当第3四半期累計期間の業績は、売上高は68億66百万円(前年同四半期比35.1%増)となりました。
しかしながら、損益面では、上期に引き続き、市場において加速するクラウド化の潮流へ対応すべく製品力強化のためにクラウド製品への開発投資を拡大していること、プロダクト事業の一部製品販売の計画未達、メインフレーム事業の製品販売においてお客様の更新動向が谷間にあること、などの影響により、営業利益は6億49百万円(前年同四半期比29.3%減)、経常利益は7億53百万円(同25.2%減)、親会社株主に帰属する四半期純利益は4億76百万円(同31.3%減)となりました。

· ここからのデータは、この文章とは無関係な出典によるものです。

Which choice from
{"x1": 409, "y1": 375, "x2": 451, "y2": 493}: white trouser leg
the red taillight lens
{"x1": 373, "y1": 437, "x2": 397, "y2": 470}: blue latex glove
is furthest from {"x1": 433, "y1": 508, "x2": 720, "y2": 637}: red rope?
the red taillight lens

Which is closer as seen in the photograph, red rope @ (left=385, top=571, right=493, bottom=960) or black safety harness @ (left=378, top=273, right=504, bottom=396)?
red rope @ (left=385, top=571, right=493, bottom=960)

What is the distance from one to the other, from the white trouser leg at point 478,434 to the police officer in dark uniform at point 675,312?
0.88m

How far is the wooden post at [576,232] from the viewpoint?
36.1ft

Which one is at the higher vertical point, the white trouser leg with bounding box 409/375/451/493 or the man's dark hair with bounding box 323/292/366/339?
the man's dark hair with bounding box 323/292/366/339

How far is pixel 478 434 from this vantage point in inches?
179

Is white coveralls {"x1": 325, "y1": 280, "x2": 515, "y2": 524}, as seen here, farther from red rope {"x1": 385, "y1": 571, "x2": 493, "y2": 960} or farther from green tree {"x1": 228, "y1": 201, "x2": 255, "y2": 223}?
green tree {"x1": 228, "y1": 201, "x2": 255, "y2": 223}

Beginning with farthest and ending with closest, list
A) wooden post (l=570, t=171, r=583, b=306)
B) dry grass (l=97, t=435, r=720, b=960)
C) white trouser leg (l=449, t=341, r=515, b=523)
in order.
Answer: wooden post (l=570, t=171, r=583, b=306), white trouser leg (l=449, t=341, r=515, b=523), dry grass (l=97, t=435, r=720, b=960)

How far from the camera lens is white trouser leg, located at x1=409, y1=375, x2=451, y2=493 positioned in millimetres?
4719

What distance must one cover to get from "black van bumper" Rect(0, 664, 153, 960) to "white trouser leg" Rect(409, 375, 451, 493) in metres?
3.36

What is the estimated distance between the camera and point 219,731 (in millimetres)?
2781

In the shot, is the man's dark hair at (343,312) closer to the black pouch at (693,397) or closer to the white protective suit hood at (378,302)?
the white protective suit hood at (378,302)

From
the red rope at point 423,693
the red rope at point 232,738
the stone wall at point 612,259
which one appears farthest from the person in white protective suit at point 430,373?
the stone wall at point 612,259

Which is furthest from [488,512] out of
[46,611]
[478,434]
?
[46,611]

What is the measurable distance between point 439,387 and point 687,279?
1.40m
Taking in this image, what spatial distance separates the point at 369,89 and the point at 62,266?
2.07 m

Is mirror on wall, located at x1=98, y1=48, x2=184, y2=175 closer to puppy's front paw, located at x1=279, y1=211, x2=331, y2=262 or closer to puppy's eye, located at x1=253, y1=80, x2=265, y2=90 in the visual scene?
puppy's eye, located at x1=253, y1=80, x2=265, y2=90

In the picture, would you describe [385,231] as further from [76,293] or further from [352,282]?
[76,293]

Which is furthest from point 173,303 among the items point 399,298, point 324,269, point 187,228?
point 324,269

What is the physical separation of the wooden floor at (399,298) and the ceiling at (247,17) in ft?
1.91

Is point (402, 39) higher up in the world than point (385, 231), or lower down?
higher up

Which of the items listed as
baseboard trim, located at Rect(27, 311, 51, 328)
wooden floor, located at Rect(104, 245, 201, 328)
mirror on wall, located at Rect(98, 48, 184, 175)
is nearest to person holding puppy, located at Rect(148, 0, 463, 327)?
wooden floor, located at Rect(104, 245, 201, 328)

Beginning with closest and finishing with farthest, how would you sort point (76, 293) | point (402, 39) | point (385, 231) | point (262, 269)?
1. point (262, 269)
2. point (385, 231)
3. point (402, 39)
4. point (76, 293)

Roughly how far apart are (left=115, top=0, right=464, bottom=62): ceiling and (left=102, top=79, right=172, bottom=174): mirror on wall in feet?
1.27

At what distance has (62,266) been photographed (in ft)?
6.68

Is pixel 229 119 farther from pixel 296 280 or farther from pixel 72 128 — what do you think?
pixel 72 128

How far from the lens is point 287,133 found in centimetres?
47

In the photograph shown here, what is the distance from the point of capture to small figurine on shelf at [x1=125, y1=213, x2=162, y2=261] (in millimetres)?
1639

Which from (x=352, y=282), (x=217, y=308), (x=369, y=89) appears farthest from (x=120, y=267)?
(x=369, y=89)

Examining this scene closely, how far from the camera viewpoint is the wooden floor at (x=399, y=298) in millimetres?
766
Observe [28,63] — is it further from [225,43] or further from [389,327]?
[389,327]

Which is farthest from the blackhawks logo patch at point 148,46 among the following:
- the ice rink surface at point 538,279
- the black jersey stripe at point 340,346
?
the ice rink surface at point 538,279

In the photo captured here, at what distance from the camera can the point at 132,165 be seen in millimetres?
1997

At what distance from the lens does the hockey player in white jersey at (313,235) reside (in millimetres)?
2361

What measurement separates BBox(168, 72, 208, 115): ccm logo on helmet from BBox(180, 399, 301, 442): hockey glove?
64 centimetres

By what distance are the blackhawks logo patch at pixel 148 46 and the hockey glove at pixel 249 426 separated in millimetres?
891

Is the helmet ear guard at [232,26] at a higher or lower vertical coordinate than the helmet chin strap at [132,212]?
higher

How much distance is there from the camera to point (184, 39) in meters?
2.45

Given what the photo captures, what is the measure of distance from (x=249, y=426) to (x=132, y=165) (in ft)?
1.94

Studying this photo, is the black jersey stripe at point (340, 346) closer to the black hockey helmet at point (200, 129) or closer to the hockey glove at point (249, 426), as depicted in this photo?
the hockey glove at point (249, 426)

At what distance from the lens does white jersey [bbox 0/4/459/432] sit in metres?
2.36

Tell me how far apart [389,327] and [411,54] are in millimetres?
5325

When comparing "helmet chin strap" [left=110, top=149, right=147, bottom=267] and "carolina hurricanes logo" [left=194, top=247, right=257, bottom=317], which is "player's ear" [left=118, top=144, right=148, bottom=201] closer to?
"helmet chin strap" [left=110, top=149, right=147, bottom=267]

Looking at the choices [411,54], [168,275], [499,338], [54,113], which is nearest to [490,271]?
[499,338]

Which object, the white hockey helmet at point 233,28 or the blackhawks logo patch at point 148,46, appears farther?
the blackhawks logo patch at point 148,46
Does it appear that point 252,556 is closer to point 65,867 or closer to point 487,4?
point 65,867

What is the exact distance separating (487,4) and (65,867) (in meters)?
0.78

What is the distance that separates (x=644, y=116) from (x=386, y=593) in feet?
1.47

セグメントの業績は、次のとおりです。なお、前期末より新たなセグメントとして、システムインテグレーション事業を追加しています。このセグメント追加は、2018年2月15日に㈱無限を子会社化し、当期(2019年3月期)より同社の損益を連結化することに伴うものです。
クラウド事業
当累計期間の業績は、売上高5億27百万円(前年同四半期比40.4%増)、営業損失1億26百万円(前年同四半期は65百万円の営業損失)となりました。
ITSMでは、パートナー企業やシステム運用コンサルティングとの連携提案や製品機能の強化が奏功し、「LMIS on cloud」の既存のお客様内でのユーザ数も堅調に推移し、継続利用料が順調に増加しました。働き方改革の潮流のなか、SaaS型勤怠管理サービスは主力マーケットである人材派遣業界のニーズの他に新たなマーケットニーズを取り込み堅調に推移しました。また、㈱無限の経費業務管理ソリューション「らくらくBOSS」シリーズも貢献しました。
損益面では、Web×Security、Smart×Portalなどのサービス開発のための先行投資型の体制増強が影響しました。これらのサービスは、ニーズが高まっているモバイルデバイス向けWebアプリケーションのバックエンド部分を担うものです。
なお、本事業における投資については、現在損益面へのマイナス影響となっていますが、来期以降には事業拡大に伴うストックビジネスとしての収益基盤作りにつながるものです。
プロダクト事業
当累計期間の業績は、売上高20億42百万円(前年同四半期比10.6%増)、営業利益1億64百万円(同29.6%減)となりました。
売上面では、上期に引き続き自社製品を核にした業務ソリューション化が、ETLや帳票製品販売において奏功しました。また、自動化製品も大型案件受注により回復し、デジタル変革を進める際の業務プロセスの可視化や再構築ニーズを捉えたBPM製品の販売も堅調に推移しました。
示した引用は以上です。